§ TESTO DA LEGGERE
########
Il suo canto, sopra quello del fratello, del cugino e del padre che ormai si accontentano di fare il coro, è stupefacente. I primi ascoltatori non possono che lodare quella magia. La voce di una bambina, travestita da beduino. Sono il padre e il fratello a volerla così. Perché è sconveniente che una femmina si esibisca in pubblico. E che mostri quello straordinario talento. Superiore a quello dei maschi.

In poco tempo in tutta la regione si sparge la voce di questa compagnia che si esibisce con la piccola cantante.

A casa dell’amica Aïcha, la figlia del sindaco, Thuma ascolta per la prima volta una voce. Esce dal fonografo, un oggetto misterioso che lei non ha mai visto. L’uomo che possiede quella voce, esiste veramente? si domanda. I parenti di Aïcha conservano tutti i dischi di Abu El Ala Mohamed, il più grande cantore del mondo arabo. Thuma non riesce a smettere di ascoltarlo. Poco dopo diventerà la sua guida.

Al tempo della Prima guerra mondiale la bambina diviene consapevole del pesante tributo che paga il suo Paese. Basta una parola a definirlo: colonizzazione.

Thuma vede i giovani lavoratori arruolati, gli asini requisiti e i campi di cotone sostituiti dai campi di grano per alimentare l’esercito britannico. Gli inglesi prendono il sangue e il sudore dei giovani arabi e le donne cantano della loro sventura.

A dieci anni, non può non vedere che per sua madre è sempre più difficile calmare la fame delle sue figlie, con la farina che è raddoppiata. Per manifestare il suo desiderio di lotta, insieme alle altre donne, lei canta: Mi sei caro, voglio tornare nel mio paese. Il mio paese, oh mio paese…

La guerra non arresta lo scorrere della vita quotidiana. Thuma si fa sempre più bella, tanto che un giorno un uomo di un villaggio vicino viene a chiedere la sua mano. Offre ettari di terra, ma la ragazza deve rinunciare al canto. Lei rifiuta, non ne vuole sapere di smettere. Per il suo villaggio, a sedici anni, lei è “L’usignolo del Delta”. Nobili, ricchi commercianti la richiedono per cantare alle loro feste. In una di queste l’accompagna al liuto Zakaria Ahmed. “L’avvenire di tua figlia può essere molto importante – confida al padre –. È un peccato che un talento così sorprendente resti chiuso in questo piccolo villaggio. Non la puoi imprigionare qui. Occorre che lei vada al Cairo per studiare e fare il suo apprendistato”. Penseranno lui e lo sceicco Abu El Ala Mohamed a organizzare il viaggio e la sistemazione, nella città meticcia dalle mille opportunità. Lei non può cantare senza conoscere la poesia, la cultura della sua terra e del mondo. E si batterà, con l’aiuto di Fatima per poterlo fare. Anche contro suo padre. L’uomo non accetta che sua figlia possa subire influenze occidentali, per lui le loro tradizioni si esprimono solo attraverso i canti folkloristici, quelli di Sayyid Darwīsh che racconta così bene la vita quotidiana del mercante di latte o del portatore di acqua [Y. Saïah-Baudis, Oum Kalsoum, l’etoile de l’Orient, p. 35].
########
§ DATI FORNITI
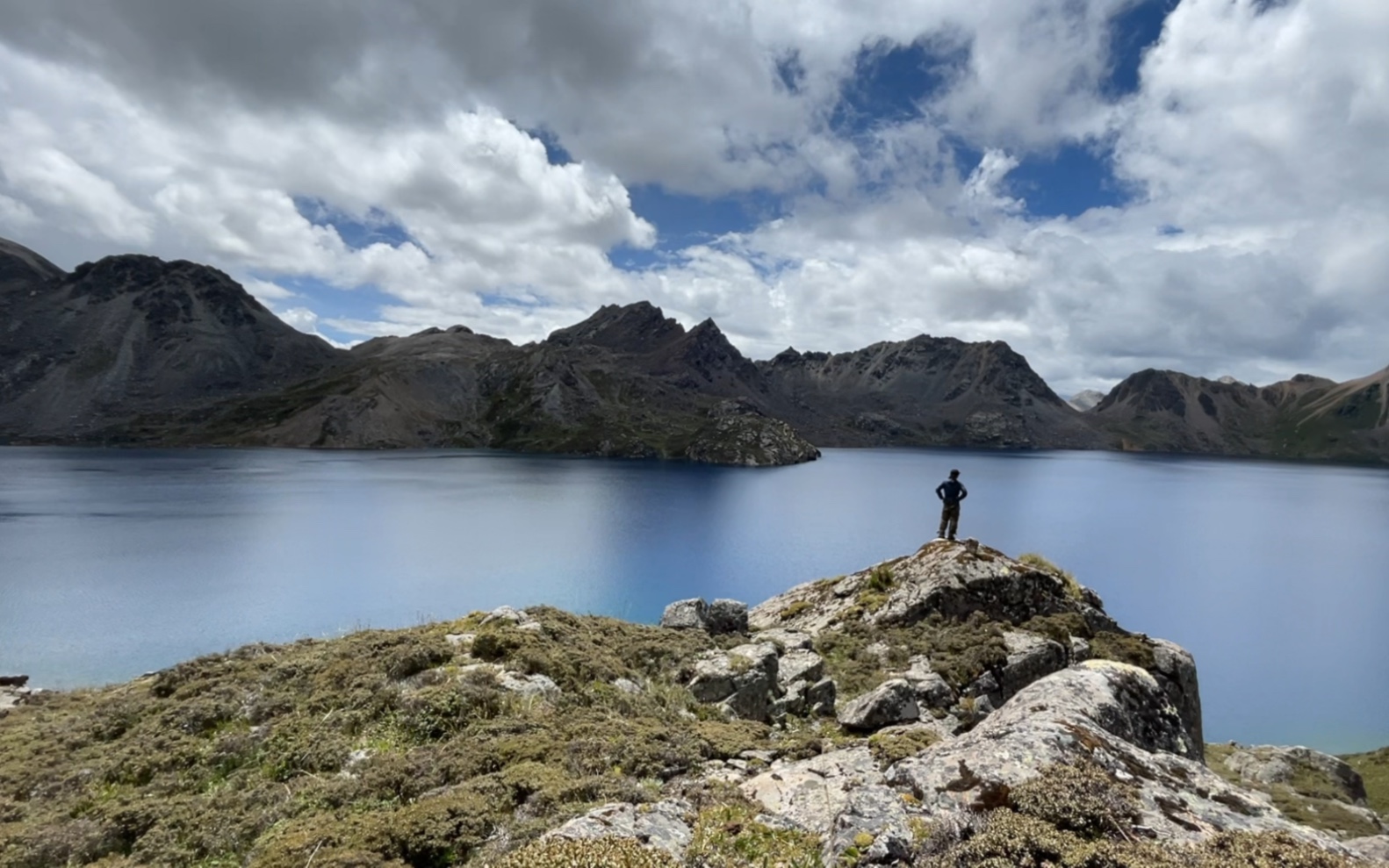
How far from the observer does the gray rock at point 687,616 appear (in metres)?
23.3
########
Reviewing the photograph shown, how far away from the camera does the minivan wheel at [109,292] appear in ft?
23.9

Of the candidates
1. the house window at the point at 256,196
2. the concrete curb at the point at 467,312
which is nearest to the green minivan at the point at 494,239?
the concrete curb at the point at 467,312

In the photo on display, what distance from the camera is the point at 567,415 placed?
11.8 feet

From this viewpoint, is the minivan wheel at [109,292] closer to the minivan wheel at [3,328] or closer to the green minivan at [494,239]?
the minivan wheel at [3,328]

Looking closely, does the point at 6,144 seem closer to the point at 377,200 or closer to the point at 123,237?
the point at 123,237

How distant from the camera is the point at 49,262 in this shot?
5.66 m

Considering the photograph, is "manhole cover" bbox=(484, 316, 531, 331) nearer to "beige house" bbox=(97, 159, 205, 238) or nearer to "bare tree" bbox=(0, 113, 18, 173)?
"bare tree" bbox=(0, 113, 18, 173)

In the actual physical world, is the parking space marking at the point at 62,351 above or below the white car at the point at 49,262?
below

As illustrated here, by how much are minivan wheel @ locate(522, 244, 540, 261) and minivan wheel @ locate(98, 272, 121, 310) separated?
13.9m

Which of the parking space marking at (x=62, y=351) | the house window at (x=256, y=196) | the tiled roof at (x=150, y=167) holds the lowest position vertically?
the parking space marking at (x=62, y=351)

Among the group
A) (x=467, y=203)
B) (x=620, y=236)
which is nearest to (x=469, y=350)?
########
§ PARTI DELL'ESERCIZIO
A. Aggiorna la parte dell'elenco che si apre con la riga contenente "Among the group" e si chiude con quella contenente "which is nearest to (x=469, y=350)?", sostituendo "nearest" con "closest" e lasciando invariato tutto il resto.
B. Prosegui il racconto sulla giovane cantante Thuma dal punto in cui si interrompe.
Il testo e l'elenco provengono da fonti diverse.

§ RISPOSTE AI COMPITI
A.
Among the group
A) (x=467, y=203)
B) (x=620, y=236)
which is closest to (x=469, y=350)?

B.
Il Cairo, poi, in quel momento, è terra di violenti scontri.

L’Egitto infatti è sconquassato dalle lotte per l’indipendenza dall’Inghilterra. Saʿd Zaghlūl, leader del Wafd, partito dei nazionalisti egiziani, chiede l’indipendenza già nel 1918.

I britannici lo incarcerano a Malta, ma questo causa solo manifestazioni di violento dissenso e moti di piazza in tutto il Paese. Il 9 marzo 1919 scoppia la prima rivoluzione in Egitto. Le proteste partono dal Cairo e si propagano dappertutto. Il bilancio di tre settimane di moti è di più di ottocento egiziani uccisi. I britannici decidono allora di liberare Zaghlūl.

L’11 aprile il Wafd partecipa alla conferenza di pace di Parigi per chiedere l’indipendenza dell’Egitto, ma è amaramente disilluso dall’atteggiamento degli Stati Uniti che si mostrano convinti sostenitori dell’idea di mantenere il Protettorato britannico nel grande Paese arabo e africano.

Zaghlūl incontra di nuovo i britannici a Londra, ma i negoziati si risolvono in un fallimento. I moti popolari scoppieranno ancora una volta, con più di un centinaio di nuovi caduti [Cfr. P. Minganti, L’Egitto moderno].

Nel frattempo, nel 1923, con l’interessamento di una famiglia benestante garante del viaggio, il fratello Khaled, il padre e il cugino acconsentono a che Thuma vada al Cairo. Loro, naturalmente, si preoccuperanno che la ragazza canti vestita da maschio e che la sua strada sia sempre rischiarata dalla luce del profeta.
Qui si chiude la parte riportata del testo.